While mammography is the main service, it has recently diversified to offer prostate examinations for men as well as ergocycle stress testing, lipid profiles, and cardiopulmonary testing. The annual operating budget is $750,000. It receives 30% to 40% of this figure from insurance, including Medicare and Medicaid, and 50% to 60% from grants and donations.
“We have a tremendous number of individual donors, plus several larger funders,” Griswold says. She credits the passion of the organization for its ability to solicit contributions from major corporations. To break even on mammography, Mobile Health Outreach needs to bill or raise $570,000, an average of $95 per examination.

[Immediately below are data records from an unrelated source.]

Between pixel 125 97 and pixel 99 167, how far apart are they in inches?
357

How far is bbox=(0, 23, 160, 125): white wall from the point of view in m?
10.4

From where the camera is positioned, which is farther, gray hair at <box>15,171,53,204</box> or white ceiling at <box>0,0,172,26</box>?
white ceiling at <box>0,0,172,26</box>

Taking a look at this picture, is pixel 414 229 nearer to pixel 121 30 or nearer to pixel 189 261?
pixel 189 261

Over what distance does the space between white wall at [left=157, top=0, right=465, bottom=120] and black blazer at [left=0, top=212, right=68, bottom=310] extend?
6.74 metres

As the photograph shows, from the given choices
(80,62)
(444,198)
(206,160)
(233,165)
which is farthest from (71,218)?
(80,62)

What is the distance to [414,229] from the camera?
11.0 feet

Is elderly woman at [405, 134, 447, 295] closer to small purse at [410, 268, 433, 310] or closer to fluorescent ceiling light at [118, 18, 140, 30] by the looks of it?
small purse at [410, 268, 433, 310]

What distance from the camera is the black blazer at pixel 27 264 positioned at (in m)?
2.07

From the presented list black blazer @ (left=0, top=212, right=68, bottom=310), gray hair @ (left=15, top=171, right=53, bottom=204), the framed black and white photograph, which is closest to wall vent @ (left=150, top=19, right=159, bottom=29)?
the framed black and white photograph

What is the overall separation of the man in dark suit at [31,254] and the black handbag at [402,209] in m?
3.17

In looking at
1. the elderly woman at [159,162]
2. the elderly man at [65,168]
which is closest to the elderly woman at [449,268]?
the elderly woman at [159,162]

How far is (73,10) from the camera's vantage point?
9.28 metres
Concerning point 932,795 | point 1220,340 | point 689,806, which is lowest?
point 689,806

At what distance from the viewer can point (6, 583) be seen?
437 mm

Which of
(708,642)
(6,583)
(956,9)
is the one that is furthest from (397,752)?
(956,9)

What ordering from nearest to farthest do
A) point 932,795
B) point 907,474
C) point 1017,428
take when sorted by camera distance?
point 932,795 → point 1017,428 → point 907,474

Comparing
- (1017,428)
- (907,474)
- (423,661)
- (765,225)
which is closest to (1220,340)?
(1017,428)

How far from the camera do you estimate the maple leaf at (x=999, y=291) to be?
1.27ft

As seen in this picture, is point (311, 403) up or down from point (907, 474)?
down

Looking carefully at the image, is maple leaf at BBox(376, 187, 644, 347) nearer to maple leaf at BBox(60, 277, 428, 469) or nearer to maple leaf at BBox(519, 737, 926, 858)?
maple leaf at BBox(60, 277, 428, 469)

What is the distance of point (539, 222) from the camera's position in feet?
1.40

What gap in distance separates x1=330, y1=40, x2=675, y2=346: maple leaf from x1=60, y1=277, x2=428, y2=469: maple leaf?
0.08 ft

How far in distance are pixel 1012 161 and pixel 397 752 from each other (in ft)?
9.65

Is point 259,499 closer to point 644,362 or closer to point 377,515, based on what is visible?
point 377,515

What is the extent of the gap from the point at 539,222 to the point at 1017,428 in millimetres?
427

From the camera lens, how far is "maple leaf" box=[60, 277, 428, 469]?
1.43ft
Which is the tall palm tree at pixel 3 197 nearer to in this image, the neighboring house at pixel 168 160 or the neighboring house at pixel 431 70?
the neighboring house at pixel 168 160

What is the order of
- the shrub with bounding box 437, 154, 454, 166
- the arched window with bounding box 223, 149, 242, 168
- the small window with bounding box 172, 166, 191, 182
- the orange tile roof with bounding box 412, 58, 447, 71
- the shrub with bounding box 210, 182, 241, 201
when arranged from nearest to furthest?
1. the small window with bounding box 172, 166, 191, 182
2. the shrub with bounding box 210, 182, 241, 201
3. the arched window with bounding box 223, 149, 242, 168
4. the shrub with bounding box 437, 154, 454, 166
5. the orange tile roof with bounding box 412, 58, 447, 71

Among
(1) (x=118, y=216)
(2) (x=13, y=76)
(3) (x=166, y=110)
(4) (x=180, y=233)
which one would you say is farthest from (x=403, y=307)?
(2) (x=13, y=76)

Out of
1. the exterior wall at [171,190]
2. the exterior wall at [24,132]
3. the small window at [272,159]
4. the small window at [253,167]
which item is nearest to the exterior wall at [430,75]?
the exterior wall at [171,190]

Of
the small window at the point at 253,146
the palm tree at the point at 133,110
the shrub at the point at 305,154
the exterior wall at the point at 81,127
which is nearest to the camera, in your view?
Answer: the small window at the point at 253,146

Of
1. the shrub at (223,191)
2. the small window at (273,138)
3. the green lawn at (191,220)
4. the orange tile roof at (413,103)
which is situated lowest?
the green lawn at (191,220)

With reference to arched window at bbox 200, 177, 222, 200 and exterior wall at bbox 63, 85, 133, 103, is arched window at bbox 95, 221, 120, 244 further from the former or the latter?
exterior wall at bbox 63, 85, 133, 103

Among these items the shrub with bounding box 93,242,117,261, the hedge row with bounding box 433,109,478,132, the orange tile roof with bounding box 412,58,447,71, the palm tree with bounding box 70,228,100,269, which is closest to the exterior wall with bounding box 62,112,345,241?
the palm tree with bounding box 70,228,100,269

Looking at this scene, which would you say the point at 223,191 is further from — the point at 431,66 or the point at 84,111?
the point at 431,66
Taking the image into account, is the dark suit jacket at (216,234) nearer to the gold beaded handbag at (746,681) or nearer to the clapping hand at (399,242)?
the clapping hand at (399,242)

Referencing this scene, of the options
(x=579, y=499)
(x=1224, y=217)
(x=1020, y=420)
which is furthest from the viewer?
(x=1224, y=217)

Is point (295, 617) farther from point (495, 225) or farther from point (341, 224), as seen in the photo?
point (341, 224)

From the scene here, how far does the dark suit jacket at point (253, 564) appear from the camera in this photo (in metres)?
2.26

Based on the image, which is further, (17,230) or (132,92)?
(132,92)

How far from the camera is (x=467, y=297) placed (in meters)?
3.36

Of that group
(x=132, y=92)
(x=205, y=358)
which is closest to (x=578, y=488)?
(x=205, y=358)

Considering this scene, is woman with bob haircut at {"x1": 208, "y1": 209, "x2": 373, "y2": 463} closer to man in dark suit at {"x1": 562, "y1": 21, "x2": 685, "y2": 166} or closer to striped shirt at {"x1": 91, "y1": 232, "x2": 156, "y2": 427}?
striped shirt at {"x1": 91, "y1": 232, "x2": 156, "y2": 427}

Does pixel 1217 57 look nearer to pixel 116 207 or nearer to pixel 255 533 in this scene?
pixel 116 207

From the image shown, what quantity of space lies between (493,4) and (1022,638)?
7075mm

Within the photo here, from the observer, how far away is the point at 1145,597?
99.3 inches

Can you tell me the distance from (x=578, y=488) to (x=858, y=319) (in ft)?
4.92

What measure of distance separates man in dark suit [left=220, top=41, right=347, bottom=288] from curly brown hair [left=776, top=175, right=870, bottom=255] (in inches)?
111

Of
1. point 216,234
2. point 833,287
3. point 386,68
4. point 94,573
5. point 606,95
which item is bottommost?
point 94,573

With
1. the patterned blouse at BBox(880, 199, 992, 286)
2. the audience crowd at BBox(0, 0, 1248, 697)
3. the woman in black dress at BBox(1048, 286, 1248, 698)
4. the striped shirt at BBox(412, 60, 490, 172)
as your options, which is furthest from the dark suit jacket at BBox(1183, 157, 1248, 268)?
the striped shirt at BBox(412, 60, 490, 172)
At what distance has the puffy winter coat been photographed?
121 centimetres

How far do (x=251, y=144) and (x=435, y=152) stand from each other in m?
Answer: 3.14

It does global billing for most of the mammography, contracting with Southeastern Radiology of Greensboro, NC, for film interpretation on a fixed price per scan.
Salaries are a major expense item. The firm has 23 employees, most of them dedicated to the mammography service. There are two full-time technologists, who are each paid $42,000 per year, and three part-timers. In addition, the firm has a full-time fund raiser, an insurance clerk, a bookkeeper, case managers, and office and data entry personnel.
Griswold sold the radiography equipment for the very first mobile mammography van in the United States in 1985. She is a sought-after consultant among health care providers seeking guidance in setting up mammography programs. “It is really easy to do mammograms,” she says. “The hard part is taking care of the women. That’s what we have focused on.”
Richard B. Elsberry is a contributing writer for Decisions in Axis Imaging News.